=== GOAL ===
Please copy the items below word for word, but leave out the pictures.

=== EXERCISE DATA ===

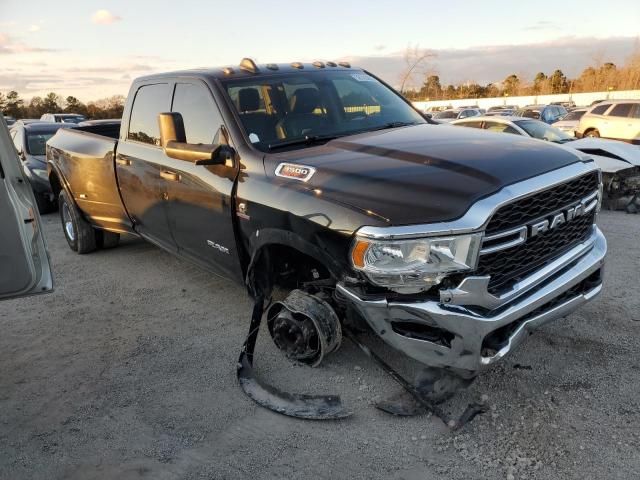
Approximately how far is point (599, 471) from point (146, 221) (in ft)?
13.2

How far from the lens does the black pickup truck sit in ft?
8.48

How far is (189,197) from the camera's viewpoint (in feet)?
13.3

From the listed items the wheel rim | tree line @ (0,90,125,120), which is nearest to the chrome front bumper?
the wheel rim

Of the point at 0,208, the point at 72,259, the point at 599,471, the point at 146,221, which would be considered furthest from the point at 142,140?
the point at 599,471

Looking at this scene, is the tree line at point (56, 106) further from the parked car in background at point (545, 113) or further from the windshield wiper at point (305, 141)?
the windshield wiper at point (305, 141)

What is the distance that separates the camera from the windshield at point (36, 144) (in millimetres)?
9727

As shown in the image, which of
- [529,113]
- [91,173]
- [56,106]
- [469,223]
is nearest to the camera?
[469,223]

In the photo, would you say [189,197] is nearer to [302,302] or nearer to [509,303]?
[302,302]

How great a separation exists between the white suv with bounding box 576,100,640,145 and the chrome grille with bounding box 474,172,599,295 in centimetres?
1495

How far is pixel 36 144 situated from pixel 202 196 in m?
7.59

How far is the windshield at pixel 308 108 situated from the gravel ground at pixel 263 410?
156 cm

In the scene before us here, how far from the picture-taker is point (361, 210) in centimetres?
271

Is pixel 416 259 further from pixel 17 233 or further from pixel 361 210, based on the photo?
pixel 17 233

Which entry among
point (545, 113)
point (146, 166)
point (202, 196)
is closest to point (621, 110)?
point (545, 113)
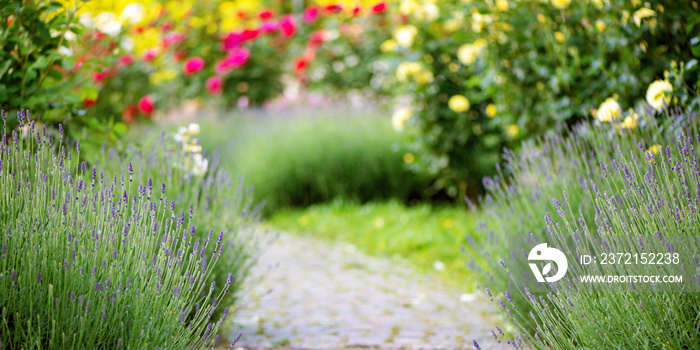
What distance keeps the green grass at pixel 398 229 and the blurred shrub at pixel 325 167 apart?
278mm

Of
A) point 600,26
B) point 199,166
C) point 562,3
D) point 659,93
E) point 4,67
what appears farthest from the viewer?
point 562,3

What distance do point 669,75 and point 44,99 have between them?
9.18ft

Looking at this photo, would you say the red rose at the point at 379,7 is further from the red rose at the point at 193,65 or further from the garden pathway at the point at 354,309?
the garden pathway at the point at 354,309

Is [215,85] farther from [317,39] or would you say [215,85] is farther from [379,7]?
[379,7]

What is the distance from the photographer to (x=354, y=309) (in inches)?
141

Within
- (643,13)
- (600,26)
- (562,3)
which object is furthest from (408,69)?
(643,13)

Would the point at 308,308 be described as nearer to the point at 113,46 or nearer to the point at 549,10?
the point at 113,46

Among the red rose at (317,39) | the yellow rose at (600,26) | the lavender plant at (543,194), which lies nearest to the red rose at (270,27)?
the red rose at (317,39)

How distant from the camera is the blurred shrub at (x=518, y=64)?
3.32 meters

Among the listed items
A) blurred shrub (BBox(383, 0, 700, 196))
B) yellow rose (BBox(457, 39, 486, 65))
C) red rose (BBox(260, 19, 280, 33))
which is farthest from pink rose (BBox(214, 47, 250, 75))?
yellow rose (BBox(457, 39, 486, 65))

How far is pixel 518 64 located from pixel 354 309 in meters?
1.97

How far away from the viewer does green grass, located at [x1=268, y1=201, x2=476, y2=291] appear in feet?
15.3

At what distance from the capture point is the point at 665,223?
1829mm

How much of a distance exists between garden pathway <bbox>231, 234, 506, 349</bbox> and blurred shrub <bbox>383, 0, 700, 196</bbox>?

=== OUTPUT FOR THIS EXERCISE ===
Approximately how far is point (599, 471) from point (146, 221) (in ft)?
13.2

How far from the lens does the black pickup truck sit in ft?
8.48

How far is (189,197) from the camera's viewpoint (in feet)?
13.3

From the listed items the wheel rim | tree line @ (0,90,125,120), which is nearest to the chrome front bumper?
the wheel rim

Of the point at 0,208, the point at 72,259, the point at 599,471, the point at 146,221, which would be considered furthest from the point at 142,140?
the point at 599,471

Looking at this scene, is the tree line at point (56, 106) further from the parked car in background at point (545, 113) or further from the windshield wiper at point (305, 141)?
the windshield wiper at point (305, 141)

What is the distance that separates the camera from the windshield at point (36, 144) (in millimetres)?
9727

As shown in the image, which of
- [529,113]
- [91,173]
- [56,106]
- [469,223]
is nearest to the camera?
[469,223]

In the photo, would you say [189,197] is nearer to [302,302] or nearer to [509,303]?
[302,302]

How great a separation exists between the white suv with bounding box 576,100,640,145 and the chrome grille with bounding box 474,172,599,295 in centimetres?
1495

How far is pixel 36 144 situated from pixel 202 196 in m?
7.59

How far is the windshield at pixel 308 108 situated from the gravel ground at pixel 263 410?
156 cm

In the scene before us here, how far from the picture-taker is point (361, 210) in centimetres?
271

Is pixel 416 259 further from pixel 17 233 or further from pixel 361 210, based on the photo?
pixel 17 233

Which entry among
point (545, 113)
point (146, 166)
point (202, 196)
is closest to point (621, 110)?
point (545, 113)
What distance keeps the green grass at pixel 398 229 and the blurred shrub at pixel 325 167 apart?
278mm

Of
A) point 600,26
B) point 199,166
C) point 562,3
D) point 659,93
E) point 4,67
what appears farthest from the viewer?
point 562,3

What distance do point 669,75 and point 44,99 have between them?
9.18ft

Looking at this photo, would you say the red rose at the point at 379,7 is further from the red rose at the point at 193,65 or further from the garden pathway at the point at 354,309?
the garden pathway at the point at 354,309

Is [215,85] farther from [317,39] or would you say [215,85] is farther from [379,7]?
[379,7]

What is the distance from the photographer to (x=354, y=309) (in inches)?
141

Within
- (643,13)
- (600,26)
- (562,3)
which object is furthest from (408,69)?
(643,13)

Would the point at 308,308 be described as nearer to the point at 113,46 or nearer to the point at 549,10?
the point at 113,46

Among the red rose at (317,39) | the yellow rose at (600,26) | the lavender plant at (543,194), which lies nearest to the red rose at (270,27)?
the red rose at (317,39)

How distant from the camera is the blurred shrub at (x=518, y=64)?
3.32 meters

Among the listed items
A) blurred shrub (BBox(383, 0, 700, 196))
B) yellow rose (BBox(457, 39, 486, 65))
C) red rose (BBox(260, 19, 280, 33))
which is farthest from pink rose (BBox(214, 47, 250, 75))?
yellow rose (BBox(457, 39, 486, 65))

How far is pixel 518 64 located from pixel 354 309 in meters?
1.97

How far away from the viewer does green grass, located at [x1=268, y1=201, x2=476, y2=291] appear in feet?
15.3

At what distance from the capture point is the point at 665,223?
1829mm

How much of a distance exists between garden pathway <bbox>231, 234, 506, 349</bbox> and blurred shrub <bbox>383, 0, 700, 196</bbox>?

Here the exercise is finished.